Former St. John’s assistant coach Steve DeMeo filed a federal lawsuit Thursday against the university and head coach Mike Anderson alleging he was wrongfully terminated because of a health condition as well as making additional allegations about strife inside the men's basketball program.
According to the complaint filed by Wigdor LLP and obtained by Sports Illustrated, Anderson is accused of firing DeMeo after he disclosed ongoing medical conditions that would require additional accommodations, such as time to attend further appointments and procedures. DeMeo has a heart condition called mitral valve prolapse that required surgery in August 2020 to correct an irregular heartbeat, as well as a mass on his left vocal cord that was removed surgically. The surgeries forced DeMeo to spend almost two weeks in the hospital and more time at home recovering. DeMeo also needed procedures following the 2020–21 season.

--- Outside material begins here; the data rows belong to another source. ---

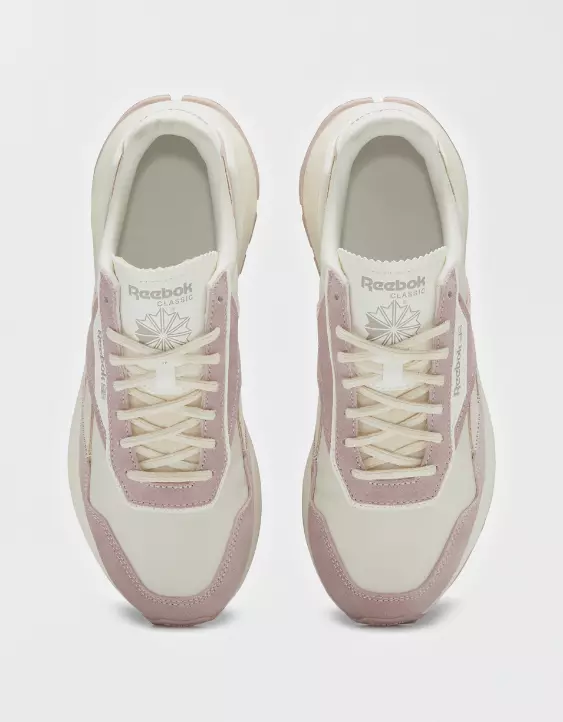 Aerie Reebok Classic Legacy AZ Sneaker 5 Aerie Reebok Classic Legacy AZ Sneaker - Image 3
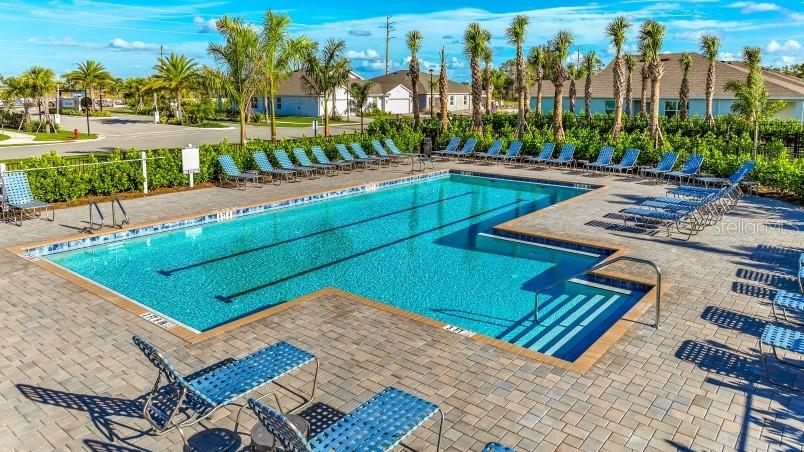 9499 SUNBEAM CIR, PUNTA GORDA, FL, 33950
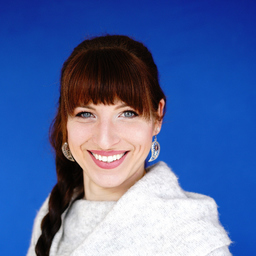 Vera Theuer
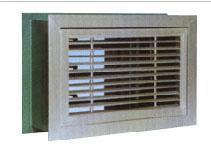 供應可開組合式進風過濾器_暖通制冷_世界工廠網中國產品信息庫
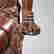 item-128159988=5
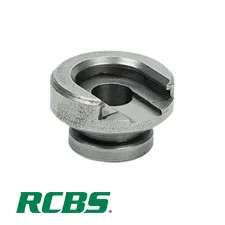 Rcbs shellholder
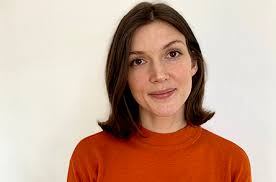 Socialt entreprenörskap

“There were still procedures that needed to be done. I got the sense that when I told [Anderson] that, things went south,” DeMeo tells SI. “He didn’t want to accommodate me, it didn’t sound like.”
The suit also details a problematic culture inside the Red Storm program during the 2020–21 season under Anderson, alleging disputes between players and the coaching staff as well as lax enforcement of COVID-19 safety protocols. Seven scholarship players from the 2020–21 team transferred out of the program following the season.
“Mr. Anderson lost control of the team and the players nearly revolted against him before the end of the season,” the filing states. “Mr. DeMeo helped hold the team together.”
In a statement to the New York Post, St. John's said the university and Anderson "categorically deny Steve DeMeo’s allegations of wrongdoing, but cannot otherwise comment on pending litigation.”
Detailed in the suit is a heated exchange from a March 6 game against Seton Hall when Anderson, angry with junior Isaih Moore’s shot selection, allegedly kicked Moore off the team during halftime in front of the rest of the roster, against the advice of his assistant coaches, including DeMeo. The suit states that in response, the St. John’s players “banded together” to say they wouldn’t play in the second half in protest. Anderson, partially on DeMeo’s urging, allowed Moore to return to the team. St. John’s went on to win the game, 81–71, but Moore didn’t play in the second half.
According to the complaint, two days later, Anderson once again attempted to kick Moore off the team, and the team refused to practice in response. Once again, Moore was reinstated. Moore, who was recruited by DeMeo to St. John’s out of junior college, entered the transfer portal following the season and has since enrolled at Southern Miss.
“I don’t think our head coach built a relationship up with Isaih [Moore] as much as he could have,” DeMeo says. “If he did that, I think it would have been a different outcome.”
The filing also states that St. John's decision not to play in the NIT because of the demands of COVID-19 protocols was a “false excuse to protect Mr. Anderson” because “the team simply did not want to play for him anymore.”
The problems between Anderson and DeMeo, according to the lawsuit and an interview with SI, began shortly after the season ended at a performance review meeting in May. In the meeting, DeMeo told Anderson that he’d likely need additional time off due to upcoming medical procedures. The suit states that Anderson responded by rolling his eyes and saying “Well, you have a job to do; you have to do it.” The meeting ended shortly thereafter.
DeMeo was then terminated “abruptly” on June 8, the month following the initial performance review, according to the complaint.
“It was only after Mr. DeMeo discussed his ongoing medical condition with Mr. Anderson and his need for additional medical procedures going forward that Mr. Anderson chose to terminate employment,” the suit states. “By waiting until June, Mr. Anderson minimized Mr. DeMeo’s opportunities to find suitable alternate employment for the 2021–22 season.”
“I thought we were supposed to be a family,” DeMeo says. “[Anderson] preaches family all the time, togetherness, supporting each other in hard times and all that stuff, and that’s kind of why I feel sick to my stomach about this whole thing.”
DeMeo has since been hired as an assistant coach at East Carolina University.
“I’m not a litigious person,” DeMeo says. “There has been a lot of pressure on me just to move forward, but I feel like I have to do it and they can’t be allowed to treat people this way.”